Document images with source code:
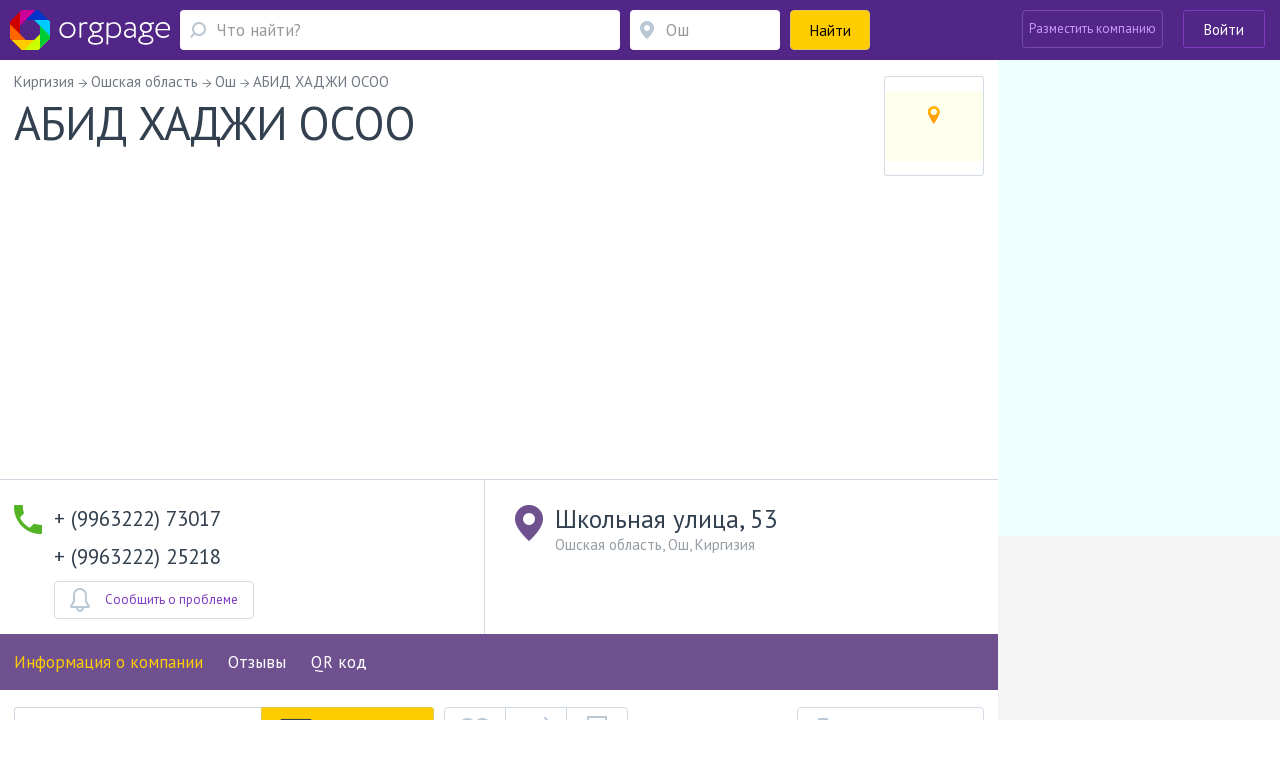

--- FILE ---
content_type: text/html; charset=utf-8
request_url: https://www.google.com/recaptcha/api2/aframe
body_size: 264
content:
<!DOCTYPE HTML><html><head><meta http-equiv="content-type" content="text/html; charset=UTF-8"></head><body><script nonce="XgvZua1NO3gkUUuDSI3ogA">/** Anti-fraud and anti-abuse applications only. See google.com/recaptcha */ try{var clients={'sodar':'https://pagead2.googlesyndication.com/pagead/sodar?'};window.addEventListener("message",function(a){try{if(a.source===window.parent){var b=JSON.parse(a.data);var c=clients[b['id']];if(c){var d=document.createElement('img');d.src=c+b['params']+'&rc='+(localStorage.getItem("rc::a")?sessionStorage.getItem("rc::b"):"");window.document.body.appendChild(d);sessionStorage.setItem("rc::e",parseInt(sessionStorage.getItem("rc::e")||0)+1);localStorage.setItem("rc::h",'1768666668742');}}}catch(b){}});window.parent.postMessage("_grecaptcha_ready", "*");}catch(b){}</script></body></html>

--- FILE ---
content_type: image/svg+xml
request_url: https://kg.orgpage.ru/Content/img/NewStyle/ico33.svg
body_size: 1175
content:
<?xml version="1.0" encoding="utf-8"?>
<!-- Generator: Adobe Illustrator 19.2.0, SVG Export Plug-In . SVG Version: 6.00 Build 0)  -->
<svg version="1.1" id="Слой_1" xmlns="http://www.w3.org/2000/svg" xmlns:xlink="http://www.w3.org/1999/xlink" x="0px" y="0px"
	 viewBox="0 0 32 26" style="enable-background:new 0 0 32 26;" xml:space="preserve">
<style type="text/css">
	.st0{opacity:0.702;}
	.st1{fill-rule:evenodd;clip-rule:evenodd;fill:#010101;}
</style>
<g id="photo" class="st0">
	<g>
		<path class="st1" d="M29,4h-4.4l-1.7-3.4C22.7,0.2,22.4,0,22,0H10C9.6,0,9.3,0.2,9.1,0.6L7.4,4H3C1.3,4,0,5.3,0,7v16
			c0,1.7,1.3,3,3,3h26c1.7,0,3-1.3,3-3V7C32,5.3,30.7,4,29,4z M30,23c0,0.6-0.4,1-1,1H3c-0.6,0-1-0.4-1-1V7c0-0.6,0.4-1,1-1h5
			c0,0,0,0,0,0c0.1,0,0.2,0,0.3-0.1c0,0,0.1,0,0.1,0c0.1,0,0.2-0.1,0.2-0.2c0,0,0,0,0,0c0.1-0.1,0.1-0.2,0.2-0.2L10.6,2h10.8
			l1.7,3.4c0,0,0.1,0.1,0.1,0.1c0,0.1,0.1,0.1,0.1,0.2c0,0,0.1,0.1,0.2,0.1c0.1,0,0.1,0.1,0.2,0.1c0.1,0,0.1,0,0.2,0
			c0,0,0.1,0,0.1,0h5c0.6,0,1,0.4,1,1V23z M16,7c-3.9,0-7,3.1-7,7c0,3.9,3.1,7,7,7c3.9,0,7-3.1,7-7C23,10.1,19.9,7,16,7z M16,19
			c-2.8,0-5-2.2-5-5s2.2-5,5-5c2.8,0,5,2.2,5,5S18.8,19,16,19z"/>
	</g>
</g>
</svg>
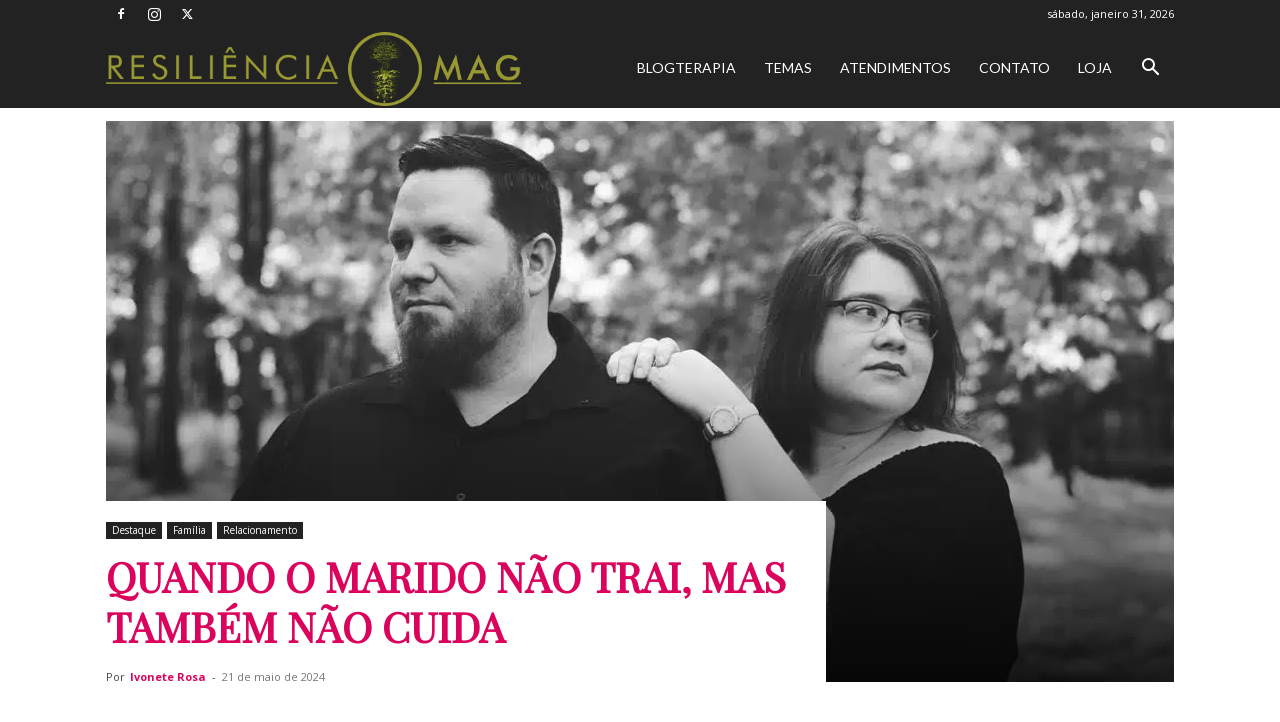

--- FILE ---
content_type: text/css; charset=utf-8
request_url: https://www.resilienciamag.com/content/cache/min/1/content/plugins/td-composer/legacy/Newspaper/includes/demos/fashion/demo_style.css?ver=1763989410
body_size: -494
content:
.td-fashion #td-theme-settings .td-skin-buy a{background-color:#C44C4C}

**Exercise instructions:** Search the entries for the word "background", then gather every line that has it.

**Result for this task:**
	 viewBox="0 0 32 26" style="enable-background:new 0 0 32 26;" xml:space="preserve">
.td-fashion #td-theme-settings .td-skin-buy a{background-color:#C44C4C}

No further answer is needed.